I work Jaki so don’t have a lot of time for classes or things like that but I’m not going to give up hope

Char

xxx

Hi Char, so sorry to see you are having more upsets in the love life area.

These men who bothered to contact you to say youre not the one for them, are not worthy of your attention at all. In fact they dont deserve the attention of anyone if they can`t see how cruel they were to treat you so callously.

Chuff em, i say. You are a very loving person, with standards and have a lot to give..to your MR Right.......hell be along one day, when you`re not looking for him.

lots of luv, Pollx

Me again Char…just had another thought…can you tell the dating agency to somehow stop these kind of messages getting sent to you, as they are upsetting and downright pointless? id think twice about handing my money over to an agency who cant sort this out.

luv Pollx

Sorry Poll, but ooo…er. So should the agency read EVERY message that anyone sends to anyone, and sensor them? Sorry, I can’t see this working - they’d lose a lot of members. What about privacy and freedom of speech?

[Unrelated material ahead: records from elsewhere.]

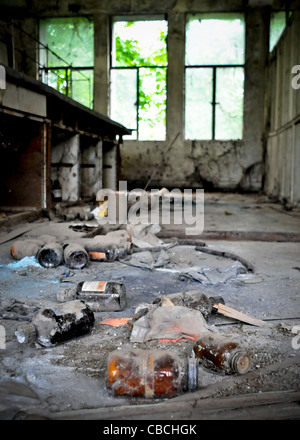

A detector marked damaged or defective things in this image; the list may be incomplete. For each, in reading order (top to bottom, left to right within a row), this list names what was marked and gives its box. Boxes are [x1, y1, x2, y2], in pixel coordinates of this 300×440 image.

broken glass pane [186, 13, 245, 65]
broken glass pane [110, 69, 138, 139]
broken glass pane [185, 67, 213, 139]
broken glass pane [216, 67, 244, 139]
broken container [106, 350, 198, 398]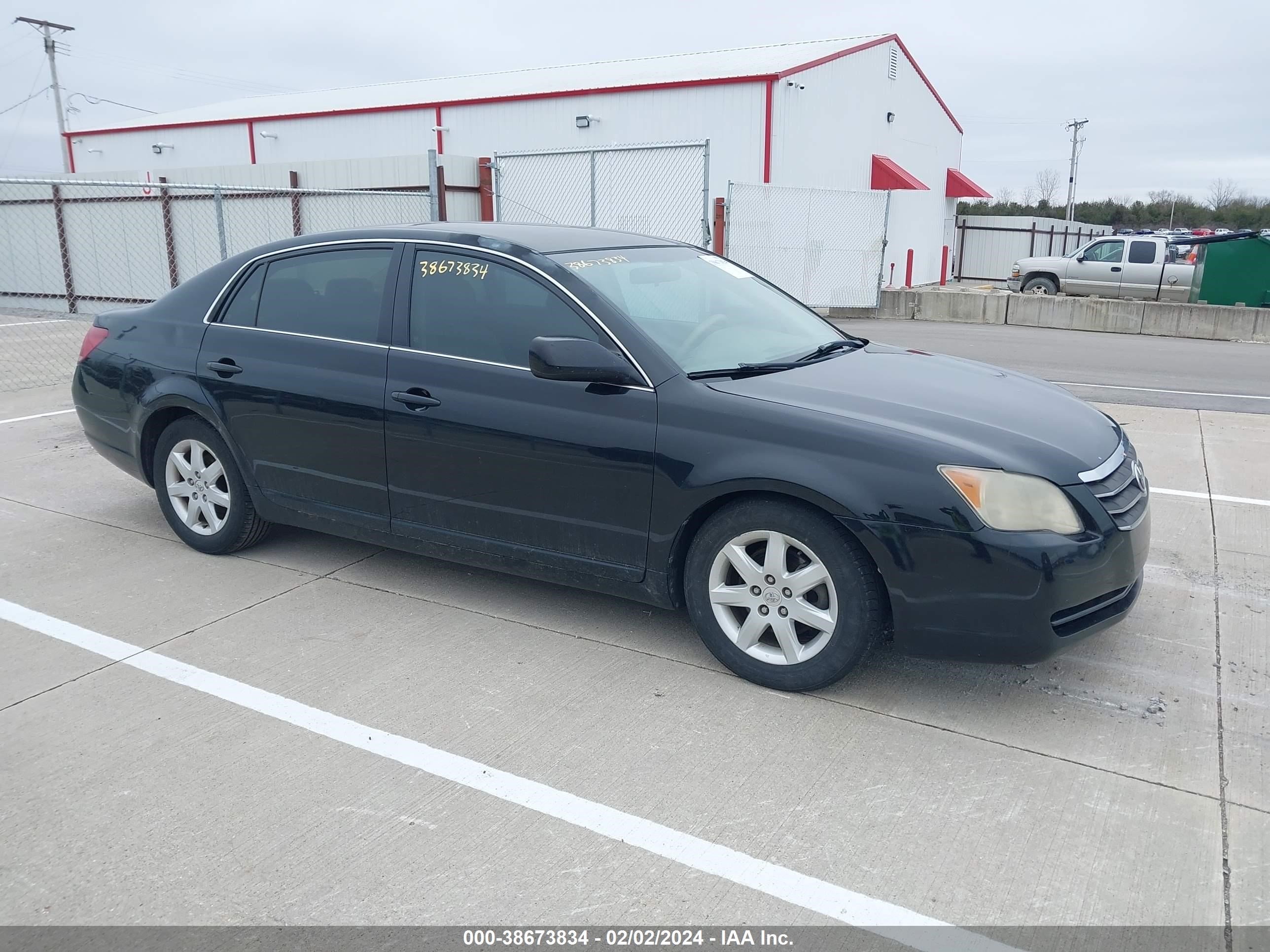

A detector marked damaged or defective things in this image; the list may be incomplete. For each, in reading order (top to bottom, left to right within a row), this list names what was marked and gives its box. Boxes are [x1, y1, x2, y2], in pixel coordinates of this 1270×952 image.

pavement crack [1199, 408, 1229, 952]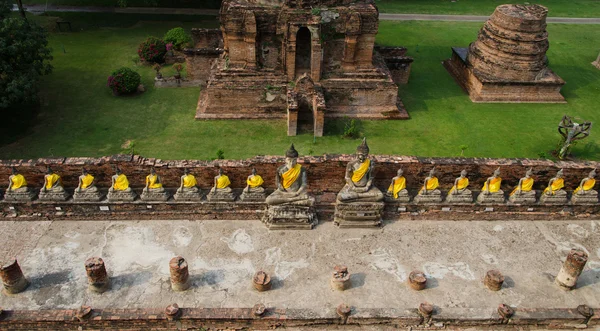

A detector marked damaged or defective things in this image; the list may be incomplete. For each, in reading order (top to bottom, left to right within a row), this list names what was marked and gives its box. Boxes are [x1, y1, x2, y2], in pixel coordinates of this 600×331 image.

cracked concrete floor [0, 220, 596, 314]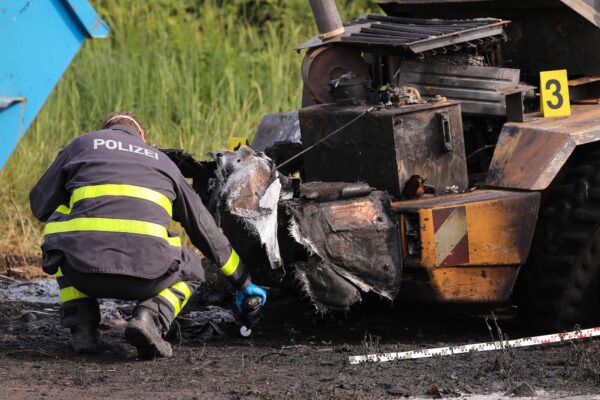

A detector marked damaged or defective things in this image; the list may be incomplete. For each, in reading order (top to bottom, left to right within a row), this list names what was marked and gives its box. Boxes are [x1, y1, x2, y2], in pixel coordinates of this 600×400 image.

burned vehicle [166, 0, 600, 330]
damaged machinery [166, 0, 600, 332]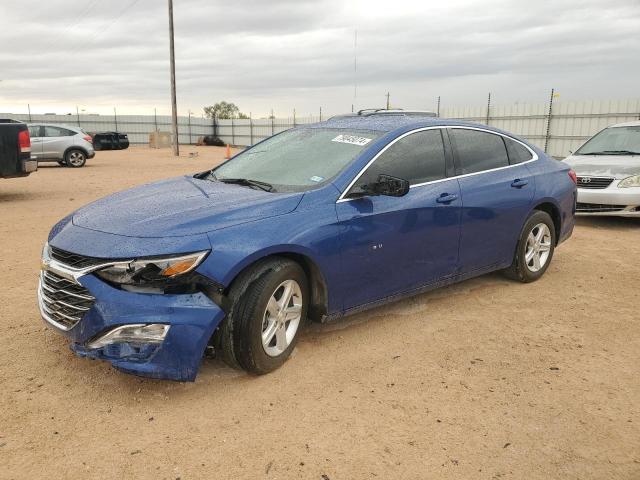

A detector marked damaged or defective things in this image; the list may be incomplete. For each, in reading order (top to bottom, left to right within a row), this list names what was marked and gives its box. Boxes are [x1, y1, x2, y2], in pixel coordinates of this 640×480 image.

damaged front bumper [37, 264, 226, 380]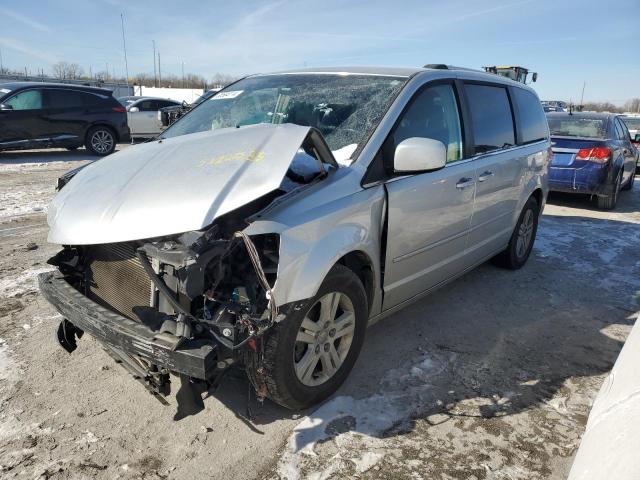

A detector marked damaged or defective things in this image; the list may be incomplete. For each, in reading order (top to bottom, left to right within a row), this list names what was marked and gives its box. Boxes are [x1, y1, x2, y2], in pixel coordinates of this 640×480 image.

damaged minivan hood [48, 123, 324, 244]
detached front bumper [38, 272, 218, 380]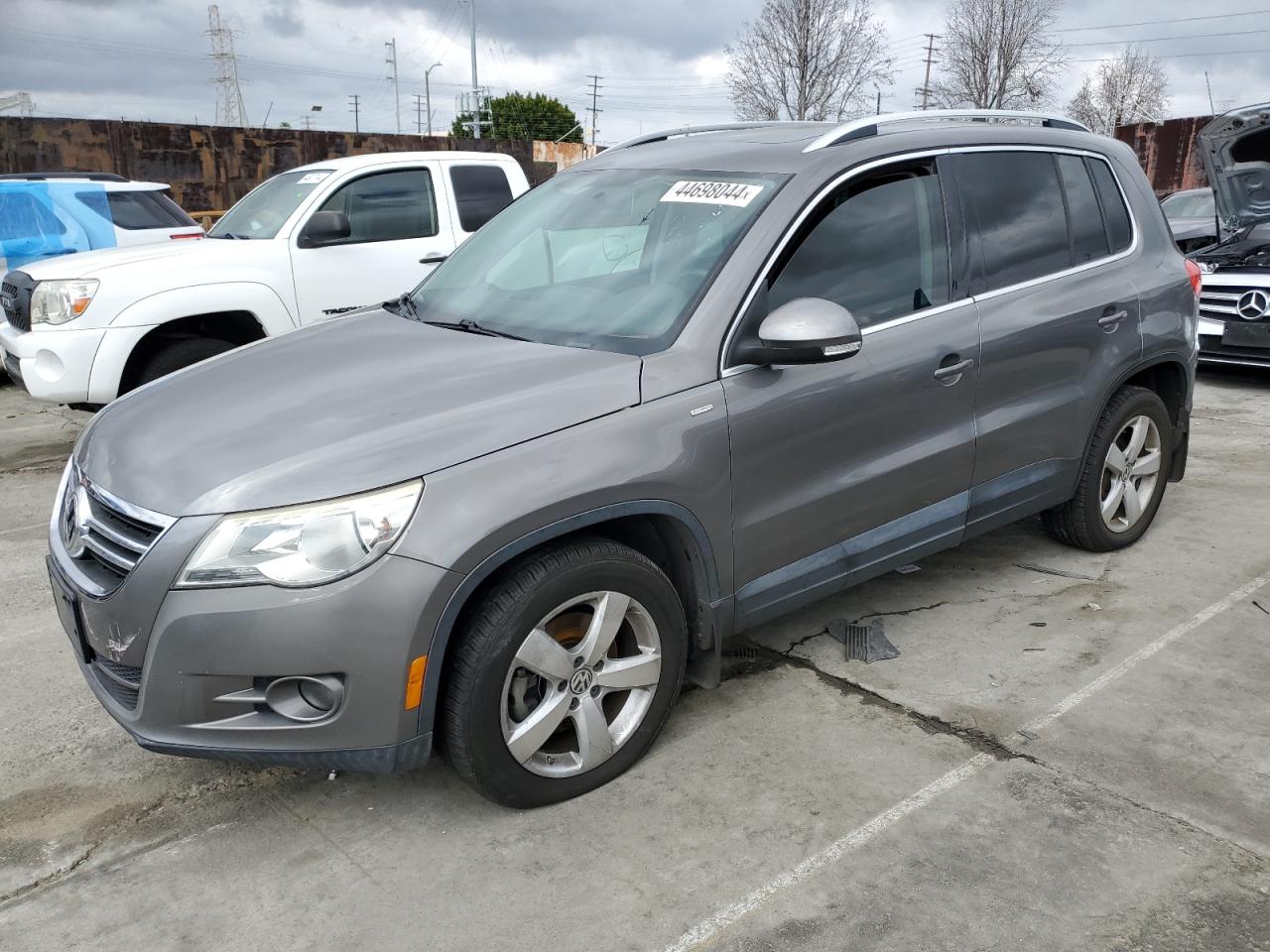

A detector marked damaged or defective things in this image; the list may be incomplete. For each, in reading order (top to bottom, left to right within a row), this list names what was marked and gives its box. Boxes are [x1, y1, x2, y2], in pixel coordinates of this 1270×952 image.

cracked concrete pavement [2, 369, 1270, 948]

Besides, unless a message is blatantly harassing, threatening, or offensive, who’s to say that it ought not to be sent? As far as I can see, none of these messages were of that type. They may not have shown a lot of tact, but I doubt they were sent with the intention of causing distress. I don’t think a dating agency has any business deleting messages that were simply odd or thoughtless, but without being malicious.

I don’t know what prompts somebody to write something like: “I’d be interested, if you didn’t have MS”. I guess they’re just socially inept, and might even have the misguided idea they’re being encouraging by saying they liked the profile, without realising how deflating the “BUT” bit is.

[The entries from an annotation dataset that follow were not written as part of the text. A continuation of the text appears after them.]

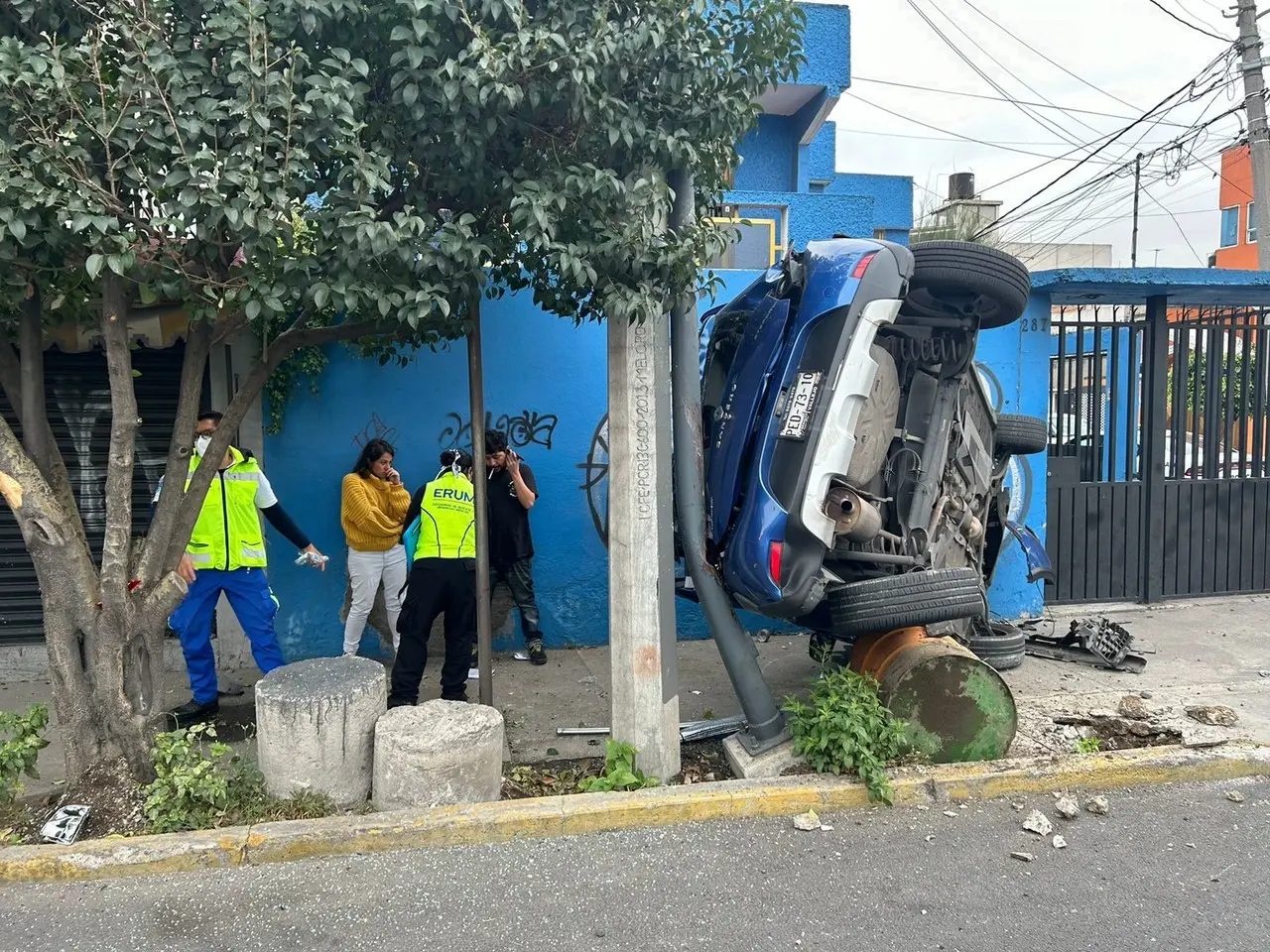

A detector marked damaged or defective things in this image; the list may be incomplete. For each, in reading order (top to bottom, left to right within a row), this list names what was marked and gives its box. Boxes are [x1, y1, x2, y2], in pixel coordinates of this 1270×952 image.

overturned blue car [686, 234, 1051, 659]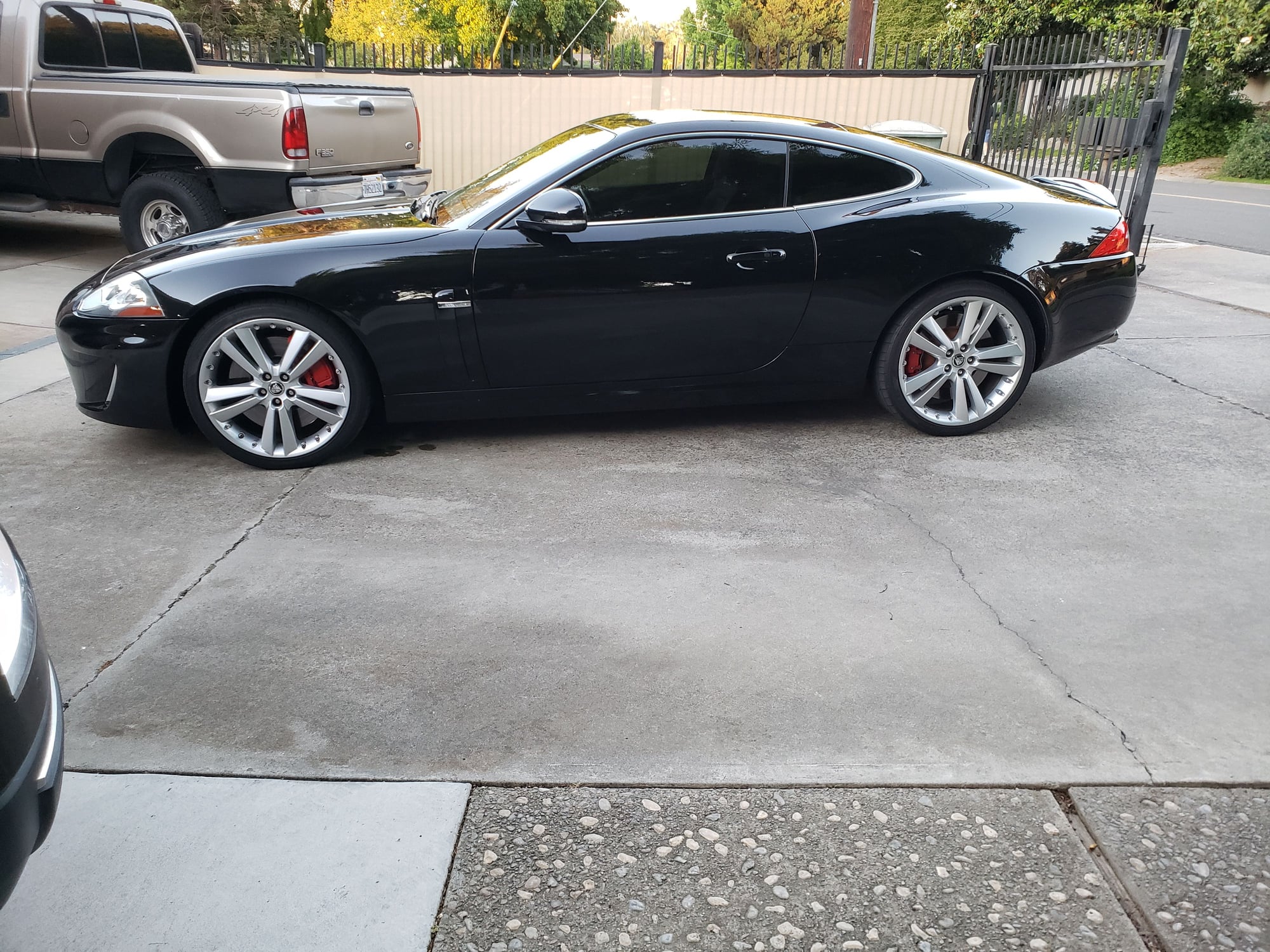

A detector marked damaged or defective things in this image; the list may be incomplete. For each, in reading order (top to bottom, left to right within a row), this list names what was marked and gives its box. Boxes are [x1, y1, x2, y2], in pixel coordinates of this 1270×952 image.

crack in concrete [1102, 348, 1270, 421]
crack in concrete [64, 470, 312, 711]
crack in concrete [859, 487, 1158, 787]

I’m guessing if dating agencies banned messages only on the basis of being dumb or pointless, they’d do hardly any business.

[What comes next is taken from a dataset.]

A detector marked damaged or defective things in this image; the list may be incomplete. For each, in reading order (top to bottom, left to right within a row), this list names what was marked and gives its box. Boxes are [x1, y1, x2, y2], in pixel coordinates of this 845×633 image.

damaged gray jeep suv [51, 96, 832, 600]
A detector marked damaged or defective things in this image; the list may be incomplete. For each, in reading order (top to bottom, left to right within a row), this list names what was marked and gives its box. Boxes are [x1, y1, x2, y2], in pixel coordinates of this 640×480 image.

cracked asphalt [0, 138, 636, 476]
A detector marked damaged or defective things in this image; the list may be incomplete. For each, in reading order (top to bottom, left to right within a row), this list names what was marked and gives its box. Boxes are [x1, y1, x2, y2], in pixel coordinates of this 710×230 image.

It’s been many years since I bothered at all, but I think about 80% of messages I got were dumb or pointless, although very few were overtly hostile. You get the odd few, even of those. Some men (possibly women as well, though I wouldn’t know about that) seem to go there with a chip on their shoulder, and think no woman would have them. So accordingly, they think the best form of defence is attack: approach somebody you don’t know, and single out something you DIDN’T like about her profile. Then, if she doesn’t respond, or responds tit-for-tat, say: “See, I was right: they’re all b*tches”.

T.

Hi Tina, I get what youre saying, but maybe Im too soft about hurting someone`s feelings.

luv Pollx

Give them the curtesy of a reply “Thanks for the comment - it’s saved me a lot of trouble as you are obviously not the one for me either!”